# The task:
All records, exactly as written, minus the pictures: copy them out.

# Supplied material:
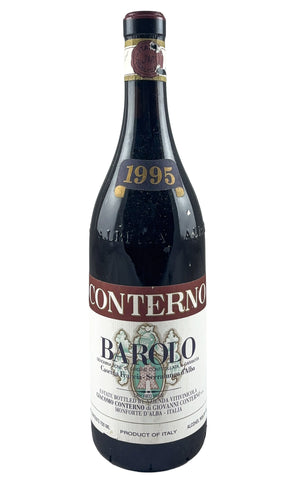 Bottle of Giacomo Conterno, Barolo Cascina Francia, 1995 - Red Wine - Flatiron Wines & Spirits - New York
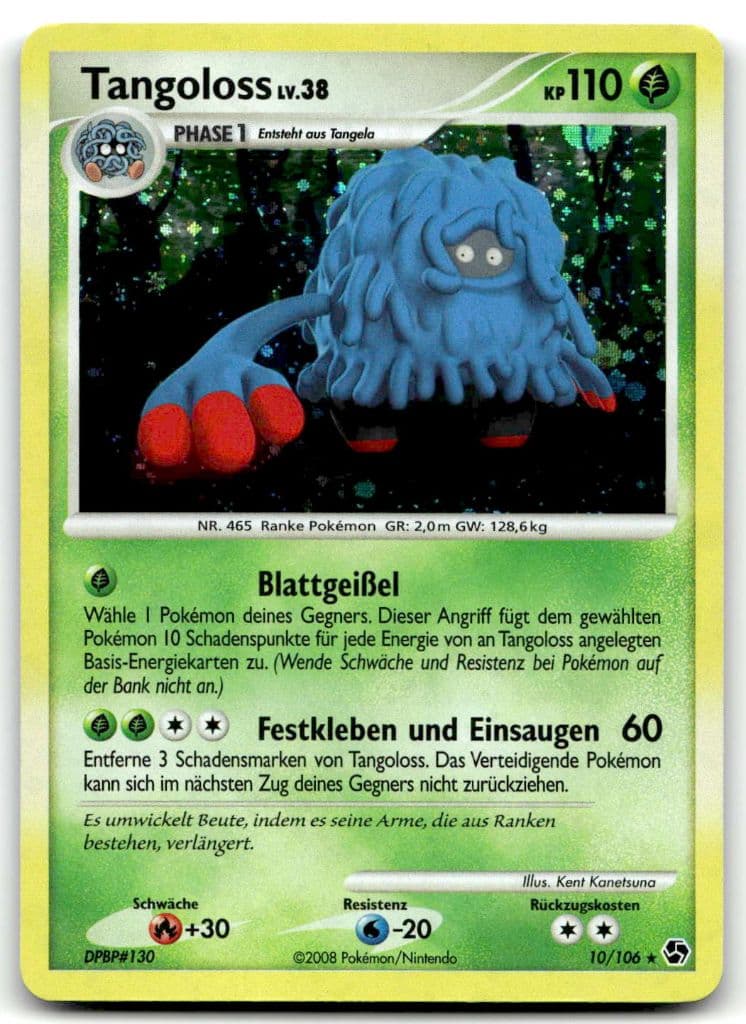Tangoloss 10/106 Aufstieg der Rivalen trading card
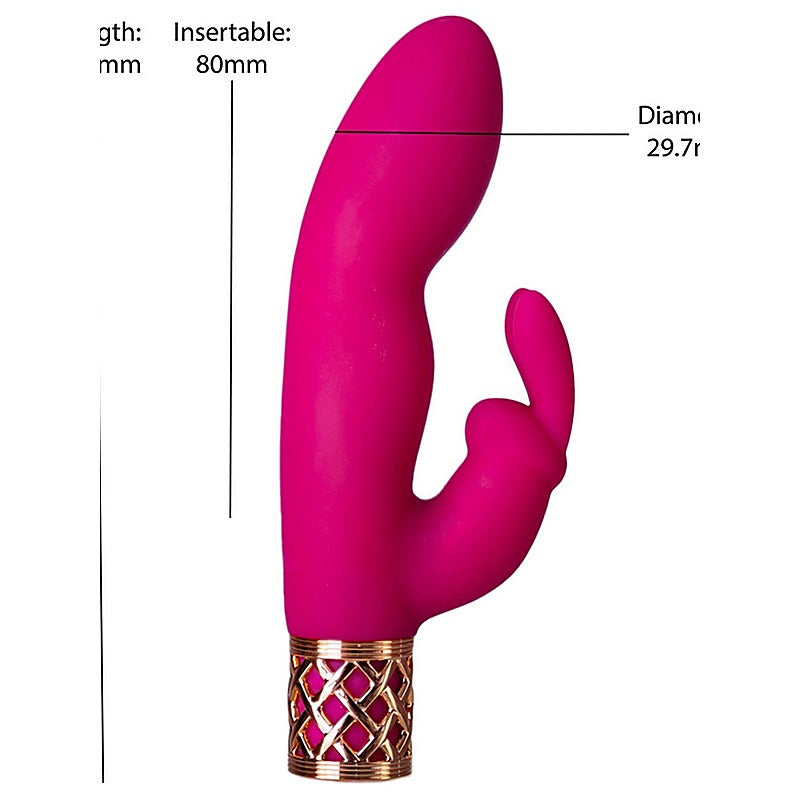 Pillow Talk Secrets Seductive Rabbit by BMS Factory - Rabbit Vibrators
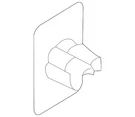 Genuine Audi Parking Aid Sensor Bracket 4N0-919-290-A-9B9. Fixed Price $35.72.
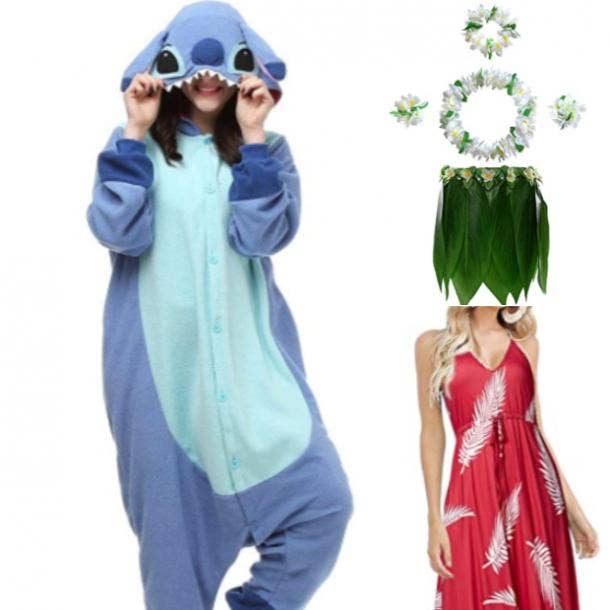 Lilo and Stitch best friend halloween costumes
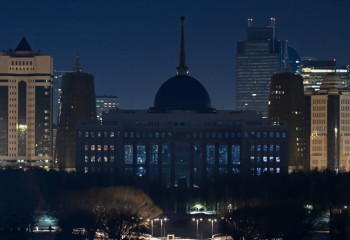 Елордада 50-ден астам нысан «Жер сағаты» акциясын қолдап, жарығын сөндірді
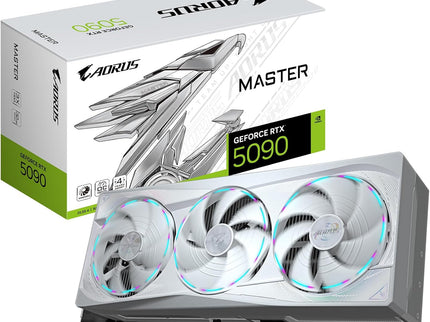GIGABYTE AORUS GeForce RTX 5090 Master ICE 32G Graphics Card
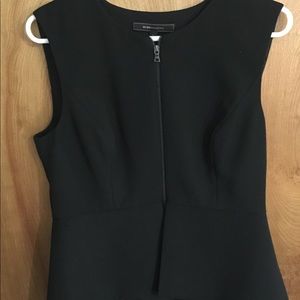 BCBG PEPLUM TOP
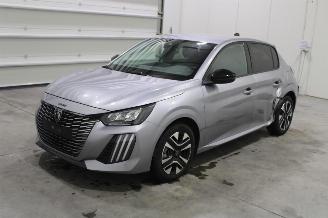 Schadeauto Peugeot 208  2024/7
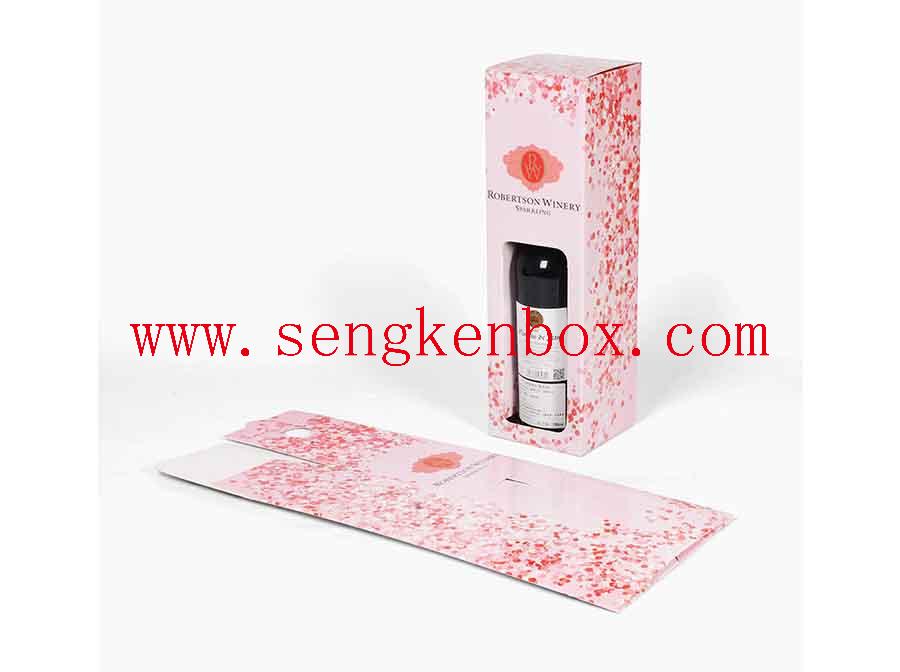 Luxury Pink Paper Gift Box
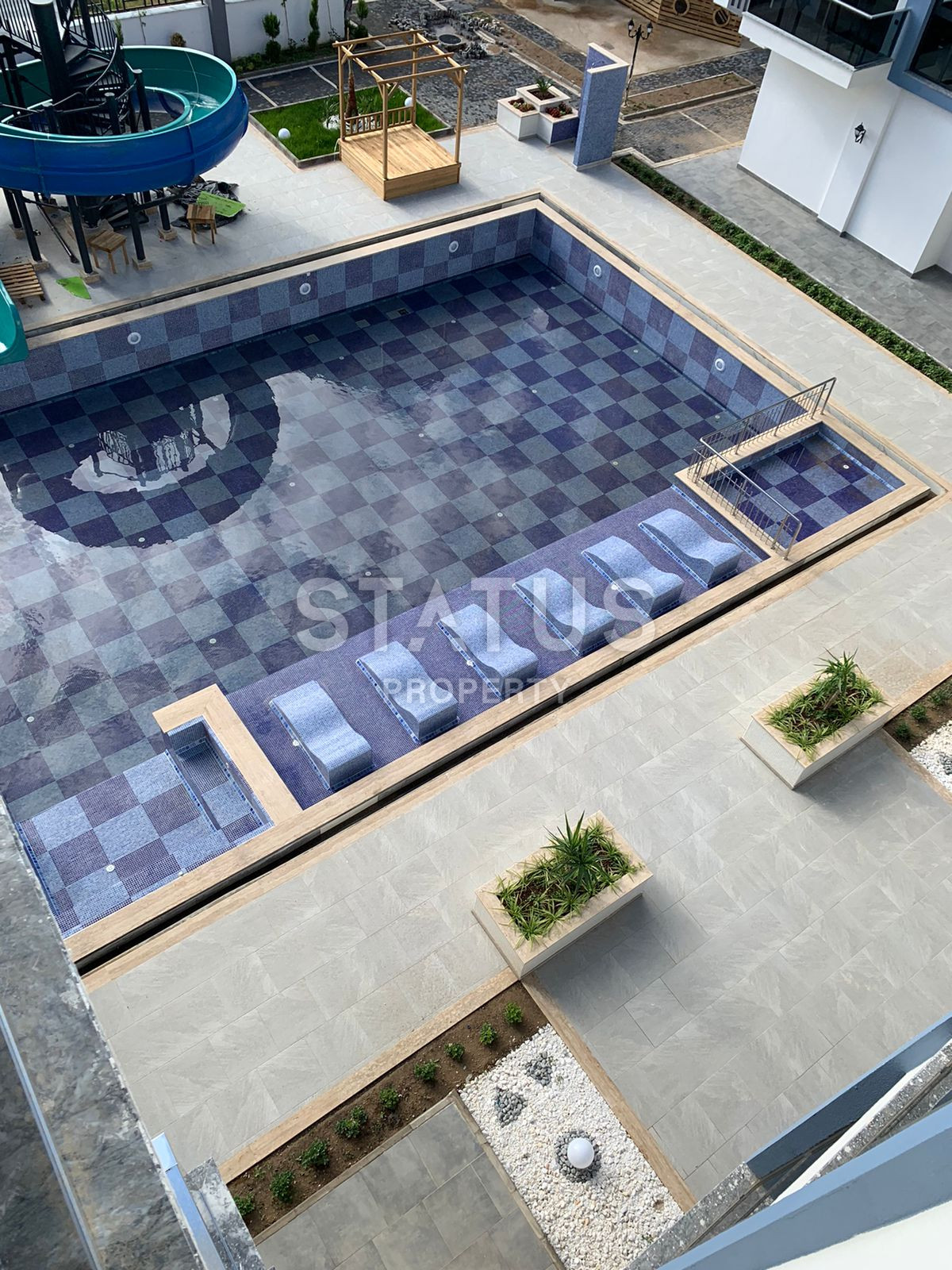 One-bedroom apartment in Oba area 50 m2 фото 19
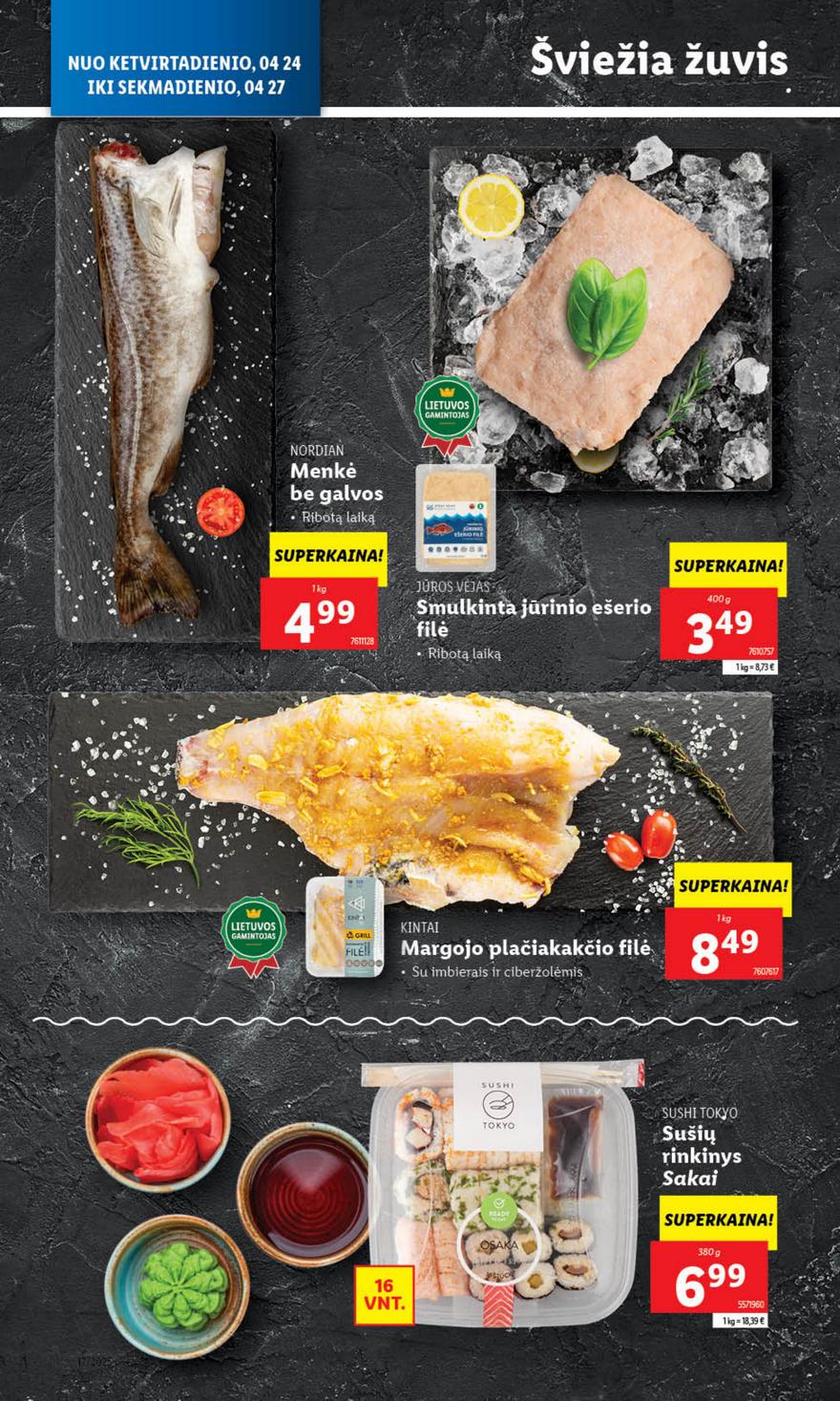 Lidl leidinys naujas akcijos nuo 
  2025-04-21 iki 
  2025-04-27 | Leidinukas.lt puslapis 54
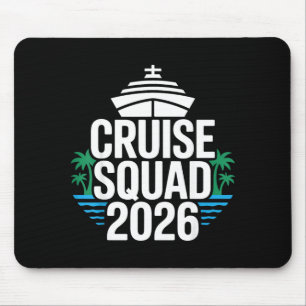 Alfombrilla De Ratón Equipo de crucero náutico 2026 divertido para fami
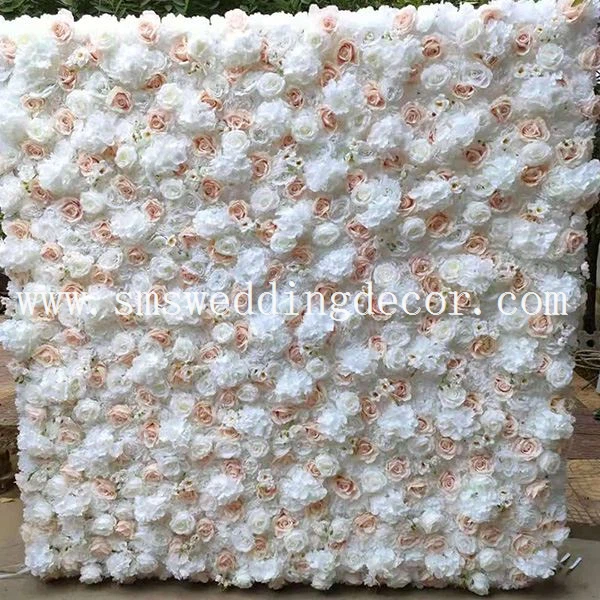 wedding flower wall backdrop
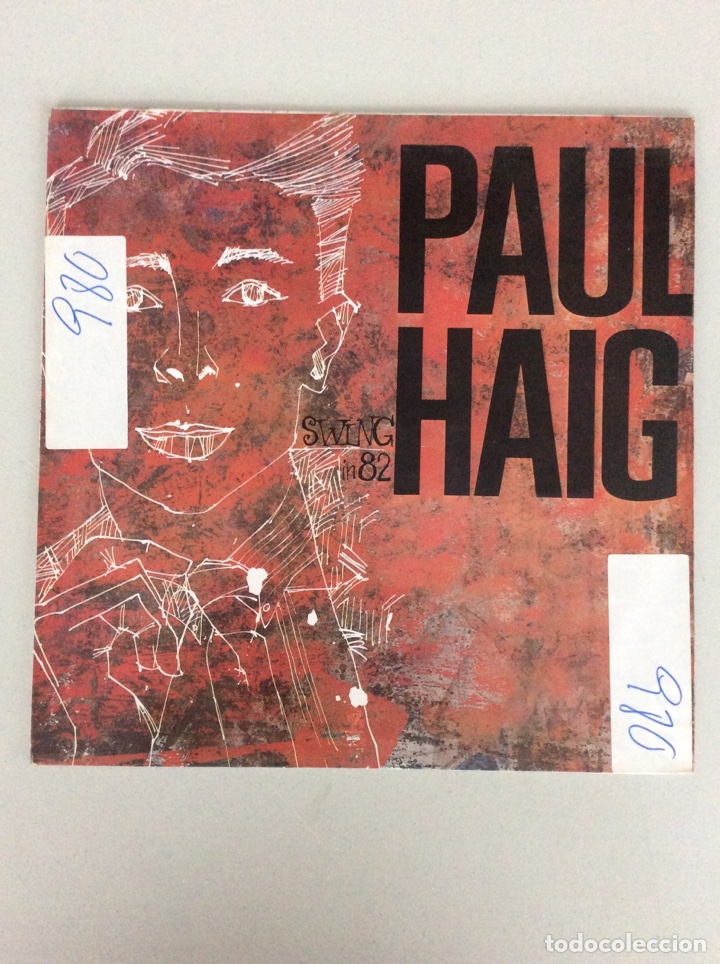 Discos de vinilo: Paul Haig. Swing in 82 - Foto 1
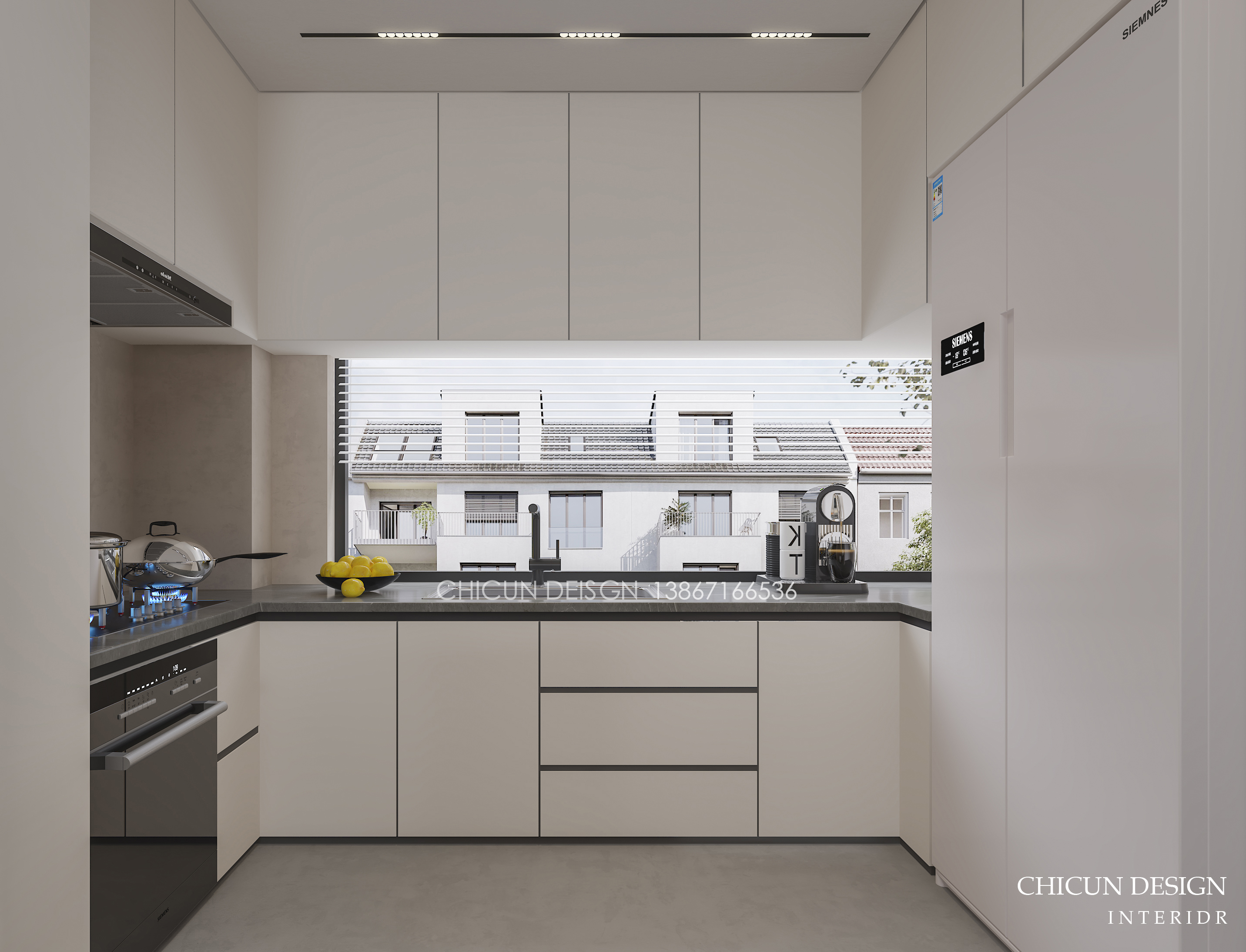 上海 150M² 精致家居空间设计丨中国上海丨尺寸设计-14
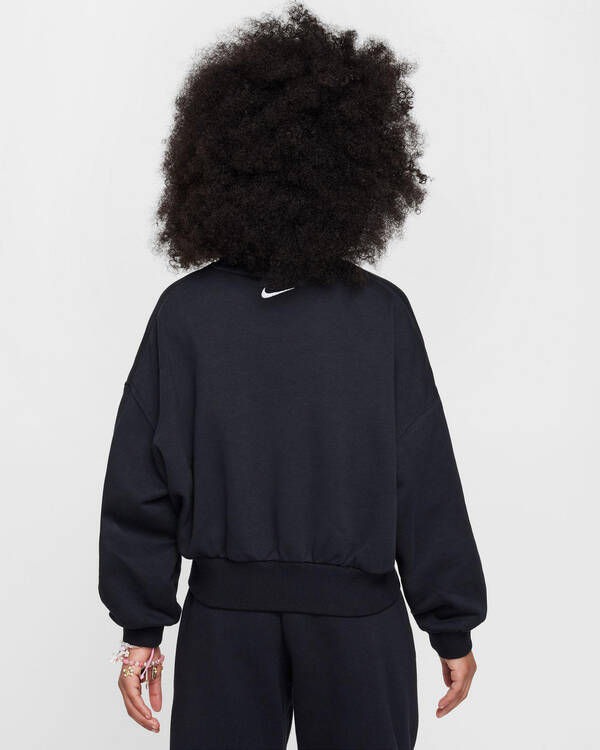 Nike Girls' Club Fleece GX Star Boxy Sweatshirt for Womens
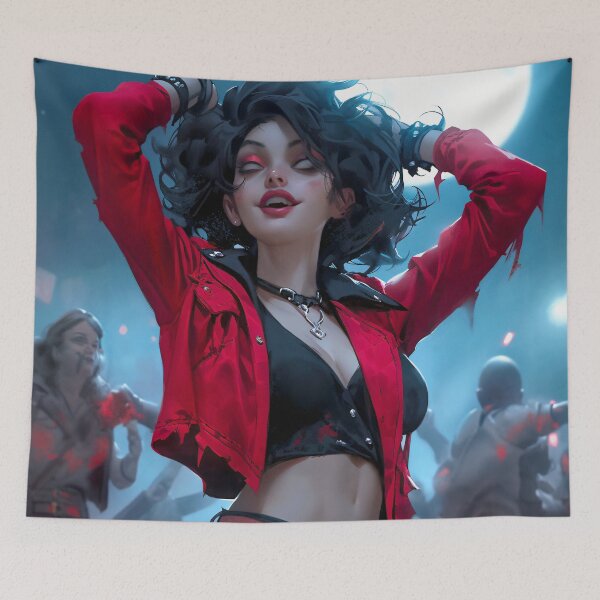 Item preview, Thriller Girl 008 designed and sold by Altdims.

# Completed exercise:
 Bottle of Giacomo Conterno, Barolo Cascina Francia, 1995 - Red Wine - Flatiron Wines & Spirits - New York
Tangoloss 10/106 Aufstieg der Rivalen trading card
 Pillow Talk Secrets Seductive Rabbit by BMS Factory - Rabbit Vibrators
 Genuine Audi Parking Aid Sensor Bracket 4N0-919-290-A-9B9. Fixed Price $35.72.
 Lilo and Stitch best friend halloween costumes
 Елордада 50-ден астам нысан «Жер сағаты» акциясын қолдап, жарығын сөндірді
GIGABYTE AORUS GeForce RTX 5090 Master ICE 32G Graphics Card
 BCBG PEPLUM TOP
 Schadeauto Peugeot 208  2024/7
 Luxury Pink Paper Gift Box
 One-bedroom apartment in Oba area 50 m2 фото 19
 Lidl leidinys naujas akcijos nuo 
  2025-04-21 iki 
  2025-04-27 | Leidinukas.lt puslapis 54
 Alfombrilla De Ratón Equipo de crucero náutico 2026 divertido para fami
 wedding flower wall backdrop
 Discos de vinilo: Paul Haig. Swing in 82 - Foto 1
 上海 150M² 精致家居空间设计丨中国上海丨尺寸设计-14
 Nike Girls' Club Fleece GX Star Boxy Sweatshirt for Womens
 Item preview, Thriller Girl 008 designed and sold by Altdims.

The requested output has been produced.